Given the fact that this court has consistently held that grandparent visitation rights are purely statutory in nature, Whitaker and Ridenour, supra, we believe that any changes in this area of the law must emanate from the General Assembly. While we are mindful of the compelling public policy reasons favoring grandparent visitation rights after adoptions by relatives, see, e.g., Lingwall, supra, R.C. 3107.15 simply does not distinguish between adoptions by strangers and nonstrangers.

Therefore, based on all of the foregoing, we reverse the judgment of the court of appeals below and reinstate the trial court’s judgment.

Judgment reversed.

Moyer, C.J., Douglas, Wright, Resnick and F.E. Sweeney, JJ., concur. Pfeifer, J., dissents.

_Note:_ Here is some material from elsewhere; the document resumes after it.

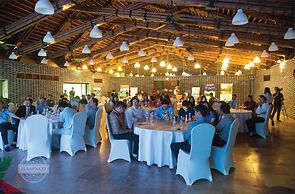 Flamingo Resort Dai Lai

. R.C. 3107.15(A) provides as follows:

“(A) A final decree of adoption and an interlocutory order of adoption that has become final, issued by a court of this state, shall have the following effects as to all matters within the jurisdiction or before a court of this state:
“(1) Except with respect to a spouse of the petitioner and relatives of the spouse, to relieve the biological or other legal parents of the adopted person of all parental rights and responsibilities, and to terminate all legal relationships between the adopted person and his relatives, including his biological or other legal parents, so that the adopted person thereafter is a stranger to his former relatives for all purposes including inheritance and the interpretation or construction of documents, statutes, and instruments, where executed before or after the adoption is decreed, which do not expressly include the person by name or by some designation not based on a parent and child or blood relationship;
“(2) To create the relationship of parent and child between petitioner and the adopted person, as if the adopted person were a legitimate blood descendant of the petitioner, for all purposes including inheritance and applicability of statutes, documents, and instruments, whether executed before or after the adoption is decreed, which do not expressly exclude an adopted person from their operation or effect.”